1). Indian officialdom has all but acknowledged what many suspected all along – that there is something amiss about the growth narrative. _________________. The finance ministry expects a 50,000-crore shortfall in revenue collections, against the budgeted estimate of 14.5 lakh crore. It has promised that the fiscal deficit target of 3.9 per cent of GDP will be adhered to, without serious cutbacks in expenditure.
a)   But that may not be enough to spur investment, given the poor demand impulses, borne out by flat tractor and auto sales, and the stock of unsold homes.
b)   Indeed, while the Budget rightly prioritizes capital spending in infrastructure, setting aside some Rs. 70,000 crore, it is worth considering whether a larger sum is needed to get the investment cycle going — even if this entails a small deviation from the fiscal deficit target.
c)   There can be no better time than now to impart an intelligent, rather than populist, fiscal stimulus — with inflation under control and oil prices not posing pressures on the subsidy front.
d)   A lowering of the projections made in the Economic Survey, from 8.1-8.5 per cent to 7.5 per cent, hardly comes as a surprise, given a 14 per cent deficient monsoon, persistently negative exports and indifferent industrial growth.
e)   The RBI has “frontloaded” its rate cuts and is helping banks deal with stressed assets so that they can lend freely.

2). For many years, the continent Africa remained unexplored and unknown. The main reason was the inaccessibility to its interior region due to dense forests, wildlife, savage tribal, deserts and barren solid hills. ____________. While others explored with the idea of expanding their respective empires, Livingstone did so to explore its vast and mysterious hinterland, rivers and lakes.

▸ **Problem set**:
**A)** Answer from the supplied text:
(i) What revenue shortfall does the finance ministry expect?
(ii) How much does the Budget set aside for capital spending in infrastructure?
(iii) What did Livingstone explore, as distinct from the others who explored to expand their empires?
**B)** Turn the paragraph of the supplied text that begins "Indeed, while the Budget" into a short bulleted list.
None of the entries has anything to do with the supplied text.

▸ **Data extract**:
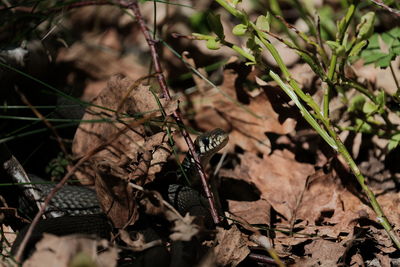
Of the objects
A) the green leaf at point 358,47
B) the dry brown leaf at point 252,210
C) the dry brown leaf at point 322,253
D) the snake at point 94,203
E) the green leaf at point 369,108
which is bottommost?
the dry brown leaf at point 322,253

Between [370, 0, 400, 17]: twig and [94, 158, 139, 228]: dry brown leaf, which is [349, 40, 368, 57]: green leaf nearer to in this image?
[370, 0, 400, 17]: twig

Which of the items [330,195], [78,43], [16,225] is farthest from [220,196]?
[78,43]

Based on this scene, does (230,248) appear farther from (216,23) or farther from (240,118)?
(240,118)

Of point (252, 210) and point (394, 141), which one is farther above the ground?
point (394, 141)

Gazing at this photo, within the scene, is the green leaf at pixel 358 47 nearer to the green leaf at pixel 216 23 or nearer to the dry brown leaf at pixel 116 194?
the green leaf at pixel 216 23

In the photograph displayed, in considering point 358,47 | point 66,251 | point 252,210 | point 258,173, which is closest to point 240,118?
point 258,173

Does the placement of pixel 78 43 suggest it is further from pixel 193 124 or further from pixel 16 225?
pixel 16 225

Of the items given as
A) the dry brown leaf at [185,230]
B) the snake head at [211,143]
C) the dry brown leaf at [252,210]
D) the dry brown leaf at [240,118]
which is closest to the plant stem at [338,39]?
the dry brown leaf at [240,118]
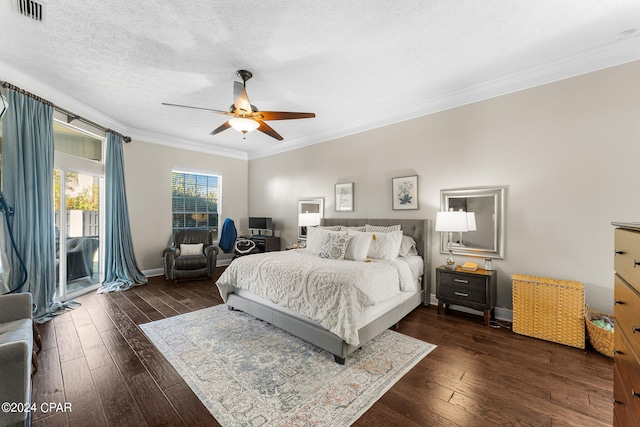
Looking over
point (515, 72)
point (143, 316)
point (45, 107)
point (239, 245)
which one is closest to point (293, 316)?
point (143, 316)

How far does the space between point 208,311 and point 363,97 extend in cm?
370

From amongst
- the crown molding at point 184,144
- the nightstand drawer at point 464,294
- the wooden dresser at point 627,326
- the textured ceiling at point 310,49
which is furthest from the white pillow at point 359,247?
the crown molding at point 184,144

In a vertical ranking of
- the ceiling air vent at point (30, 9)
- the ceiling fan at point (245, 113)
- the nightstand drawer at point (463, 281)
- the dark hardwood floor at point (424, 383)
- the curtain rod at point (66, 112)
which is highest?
the ceiling air vent at point (30, 9)

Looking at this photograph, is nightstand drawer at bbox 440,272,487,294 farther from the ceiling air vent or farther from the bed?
the ceiling air vent

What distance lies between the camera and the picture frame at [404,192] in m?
3.97

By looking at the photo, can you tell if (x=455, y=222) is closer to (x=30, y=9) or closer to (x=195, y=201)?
(x=30, y=9)

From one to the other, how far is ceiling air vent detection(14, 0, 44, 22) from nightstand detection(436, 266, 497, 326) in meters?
4.73

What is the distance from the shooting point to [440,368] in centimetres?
225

▸ **Responses to the exercise**:
**A)**
(i) A 50,000-crore shortfall, against the budgeted estimate of 14.5 lakh crore.
(ii) Some Rs. 70,000 crore.
(iii) Africa's vast and mysterious hinterland, rivers and lakes.

**B)**
- The Budget rightly prioritizes infrastructure capital spending, setting aside some Rs. 70,000 crore.
- A larger sum may be needed to get the investment cycle going.
- This could mean a small deviation from the fiscal deficit target.